Delitos veraniegos

Javier Guitián
Javier Guitián EN OCASIONES VEO GRELOS

OPINIÓN

24 ago 2016 . Actualizado a las 05:00 h.

Tengo que confesar que he cometido un delito. El otro día, a primera hora de la mañana, saqué a mi perra a pasear a la playa sabiendo que las ordenanzas municipales lo prohíben entre junio y octubre; no hay duda, la prohibición está claramente explicitada en unos carteles que hay en las playas. Podría argumentar que también recomiendan un uso prudente de las duchas, y no las hay, pero no lo haré. Podría decir que mi perra no entiende por qué algo que hace todo el año no puede hacerlo en esos meses, pero no lo haré.

Menos mal que una señora, de extraño acento, afeó mi conducta: «Oiga, está prohibido llevar los perros a la playa». Es cierto que ella no estaba en la playa, que se encontraba vacía a esas horas, pero su celo en el cumplimiento de las ordenanzas no podía permitir tal cosa. Cogí a mi perra y me fui para casa. Fui cazado con las manos en la masa y merezco público reproche.

Jamás llevaría a mi perra a la playa cuando hay gente, pero tampoco me sentaría a comer en un restaurante en bañador, sudando y luciendo barriga, y eso las ordenanzas no lo prohíben. No se me ocurriría llevar a la playa la bolsa nevera y diez sillas, ni le gritaría a los niños «Jonathan, cómete el filete empanao o dáselo a Jessica», pero eso tampoco está prohibido. Resumiendo, nunca me haría un selfie con una ración de parrochitas para enviar a los colegas, algo que, obviamente, debería estar prohibido.

Es lo que tiene el verano: cosas normales durante el resto del año se convierten en delito, mientras cosas que jamás ocurrirían fuera de la temporada estival se vuelven normales. Piensen, por ejemplo, en los decibelios. Si es un miércoles de agosto se puede poner La salchipapa a todo trapo en cualquier local de la costa, pero si lo hago yo un martes de noviembre, las ordenanzas municipales caerán sobre mi cabeza; acaso ¿no debería ser delito escuchar a Leticia Sabater en cualquier época del año?

Piensen en los restaurantes. La gente grita, los camareros están agotados y las terrazas están a rebosar de niños que salpican; jamás entraríamos en un sitio así en invierno, pero es el verano. Si alguien pide en otoño unas gambas de la ría es inmediatamente expulsado del pueblo, pero en la temporada veraniega hay gambas, langostinos y hasta tiburón tigre de la ría. ¿Y las sardinas? Esas sí que son las reinas del verano, aunque estén muertas desde hace meses; el otro día vi servir unas que parecían llorar después de asadas.

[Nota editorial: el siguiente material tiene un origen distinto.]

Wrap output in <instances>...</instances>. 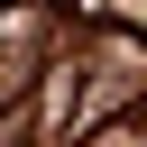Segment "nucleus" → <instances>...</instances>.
<instances>
[{"label":"nucleus","instance_id":"f257e3e1","mask_svg":"<svg viewBox=\"0 0 147 147\" xmlns=\"http://www.w3.org/2000/svg\"><path fill=\"white\" fill-rule=\"evenodd\" d=\"M28 138H46V119H37V101L18 92V101L0 110V147H28Z\"/></svg>","mask_w":147,"mask_h":147},{"label":"nucleus","instance_id":"f03ea898","mask_svg":"<svg viewBox=\"0 0 147 147\" xmlns=\"http://www.w3.org/2000/svg\"><path fill=\"white\" fill-rule=\"evenodd\" d=\"M83 147H147V129H138V119H119V129H101V138H83Z\"/></svg>","mask_w":147,"mask_h":147}]
</instances>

No piensen que no me gusta el verano ni que estoy resentido con el episodio de la playa; simplemente creo que, ya puestos, el catálogo de delitos veraniegos debería ampliarse a algunas de las conductas citadas. Entretanto, mientras espero que mi delito prescriba, me paso el día tratando de explicarle a mi perra que pronto llegará el otoño y en octubre podrá volver a la playa, que desaparecerán los ruidos y las barrigas al aire en los bares, y que turistas y sardinas volverán a migrar.

Como siempre, en la tertulia dominical de mi pueblo lo expresan mejor que yo: lo bueno del verano es que siempre termina.